Extracted text »
** START **

WorksApplications / SudachiPy

Python version of Sudachi, a Japanese tokenizer.
Apache License 2.0
392 stars 50 forks source link

`BufferError` when it tries to create tokenizer multiple times. #126

Closed himkt closed 4 years ago

himkt commented 4 years ago

Summary

Hello, thank you for maintaining the amazing text processing toolkit SudachiPy!

I found an error occurs when it tries to create tokenizer twice. I'm not sure what is the route cause but it doesnt' happen 28 days and does today. I suspect it related to some changes introduced in v0.4.6, as it doesn't reproduce in v0.4.5.

Reproduction

from sudachipy import dictionary, tokenizer
_tokenizer = dictionary.Dictionary().create()
_tokenizer = dictionary.Dictionary().create()  # memory leak here
FROM ubuntu:18.04

ENV LANG "ja_JP.UTF-8"
ENV PYTHONIOENCODING "utf-8"

RUN apt update -y && apt install -y language-pack-ja

# python
RUN apt update -y && apt install -y python3 python3-dev python3-pip

# konoha
WORKDIR /work

RUN pip3 install -U pip
RUN pip3 install 'SudachiPy==0.4.6'  # note: 0.4.5 works without any problem
RUN pip3 install 'sudachidict-core==20200330'
polm commented 4 years ago

Thanks for the bug report! This is definitely related to the Cythonization, sorry about that. I'll take a look at fixing it.

sorami commented 4 years ago

@himkt I have released v0.4.7 which includes the fix by @polm.

Please have a try with this version.

himkt commented 4 years ago

Thank you for the really quick response. @sorami @polm I confirmed that it works fine.

>>>
root@19933a16df1e:/work# python3
Python 3.6.9 (default, Apr 18 2020, 01:56:04)
[GCC 8.4.0] on linux
Type "help", "copyright", "credits" or "license" for more information.
>>> import sudachipy
>>> sudachipy.__version__
'0.4.7'
>>> from sudachipy import dictionary, tokenizer
>>> _tokenizer = dictionary.Dictionary().create()
>>> _tokenizer = dictionary.Dictionary().create()
sorami commented 4 years ago

Great to hear that it works! All credit goes to @polm .

** END **

To do »
Write out the part of the SudachiPy bug thread that starts with "Hello, thank you" and goes on through "reproduce in v0.4.5.", keeping every word and character unchanged. The material after this thread isn't needed.

Extracted entries »
** START **

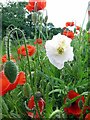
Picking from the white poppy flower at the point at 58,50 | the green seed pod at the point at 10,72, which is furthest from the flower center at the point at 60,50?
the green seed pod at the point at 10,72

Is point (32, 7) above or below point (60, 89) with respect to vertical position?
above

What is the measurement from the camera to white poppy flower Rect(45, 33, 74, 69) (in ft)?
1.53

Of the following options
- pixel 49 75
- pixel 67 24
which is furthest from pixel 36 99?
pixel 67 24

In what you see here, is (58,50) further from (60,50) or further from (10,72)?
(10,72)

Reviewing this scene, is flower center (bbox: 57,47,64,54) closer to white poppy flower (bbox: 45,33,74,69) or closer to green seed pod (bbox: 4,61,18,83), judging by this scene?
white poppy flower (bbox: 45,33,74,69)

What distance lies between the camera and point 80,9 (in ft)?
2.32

** END **
** START **

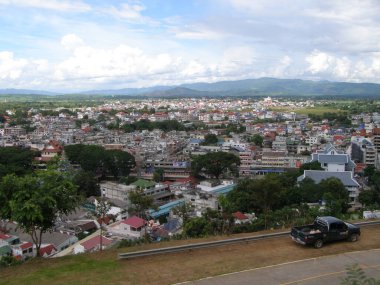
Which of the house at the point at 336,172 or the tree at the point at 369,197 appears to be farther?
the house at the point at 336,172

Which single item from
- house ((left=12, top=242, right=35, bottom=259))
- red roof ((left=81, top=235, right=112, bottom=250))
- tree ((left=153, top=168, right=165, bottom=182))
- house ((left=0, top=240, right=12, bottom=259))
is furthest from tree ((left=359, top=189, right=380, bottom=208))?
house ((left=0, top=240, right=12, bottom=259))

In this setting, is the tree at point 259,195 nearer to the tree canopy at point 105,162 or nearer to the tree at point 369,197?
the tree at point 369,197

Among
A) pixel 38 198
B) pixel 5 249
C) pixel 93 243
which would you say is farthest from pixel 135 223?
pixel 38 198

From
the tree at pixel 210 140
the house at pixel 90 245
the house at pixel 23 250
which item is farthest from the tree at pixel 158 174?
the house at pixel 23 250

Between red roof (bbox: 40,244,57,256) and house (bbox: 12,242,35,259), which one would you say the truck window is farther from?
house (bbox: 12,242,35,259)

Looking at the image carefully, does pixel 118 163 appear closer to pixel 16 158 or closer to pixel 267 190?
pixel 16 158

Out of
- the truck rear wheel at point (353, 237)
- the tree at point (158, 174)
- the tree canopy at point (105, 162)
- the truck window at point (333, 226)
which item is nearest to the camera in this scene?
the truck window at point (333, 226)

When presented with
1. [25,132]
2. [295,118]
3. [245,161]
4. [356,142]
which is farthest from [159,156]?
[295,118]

** END **

Final result »
Hello, thank you for maintaining the amazing text processing toolkit SudachiPy!

I found an error occurs when it tries to create tokenizer twice. I'm not sure what is the route cause but it doesnt' happen 28 days and does today. I suspect it related to some changes introduced in v0.4.6, as it doesn't reproduce in v0.4.5.